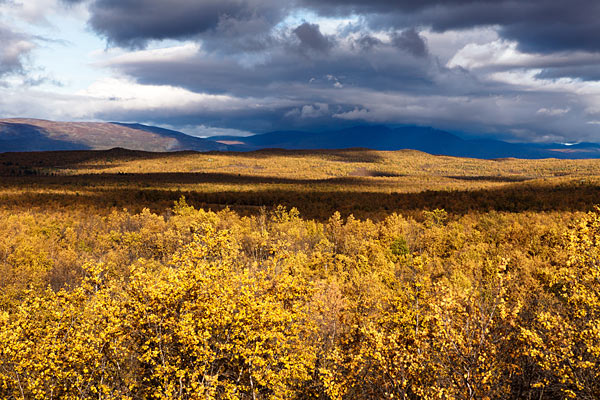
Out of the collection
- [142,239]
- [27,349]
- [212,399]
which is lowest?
[142,239]

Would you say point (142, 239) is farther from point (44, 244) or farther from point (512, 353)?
point (512, 353)

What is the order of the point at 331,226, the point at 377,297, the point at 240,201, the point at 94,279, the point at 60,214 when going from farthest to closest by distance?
1. the point at 240,201
2. the point at 60,214
3. the point at 331,226
4. the point at 377,297
5. the point at 94,279

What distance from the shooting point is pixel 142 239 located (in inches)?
3019

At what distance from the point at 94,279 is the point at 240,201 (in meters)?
155

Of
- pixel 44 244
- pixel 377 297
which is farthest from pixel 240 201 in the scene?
pixel 377 297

■ ■ ■ ■

### Aufgabe
Gib sämtliche Datensätze oben zeilengetreu aus und lass dabei die Bilder weg.

### Lösung
Out of the collection
- [142,239]
- [27,349]
- [212,399]
which is lowest?
[142,239]

Would you say point (142, 239) is farther from point (44, 244) or farther from point (512, 353)?
point (512, 353)

What is the order of the point at 331,226, the point at 377,297, the point at 240,201, the point at 94,279, the point at 60,214 when going from farthest to closest by distance?
1. the point at 240,201
2. the point at 60,214
3. the point at 331,226
4. the point at 377,297
5. the point at 94,279

What distance from the shooting point is pixel 142 239 located (in inches)?
3019

At what distance from the point at 94,279 is the point at 240,201 (in meters)?
155

Of
- pixel 44 244
- pixel 377 297
which is farthest from pixel 240 201 in the scene?
pixel 377 297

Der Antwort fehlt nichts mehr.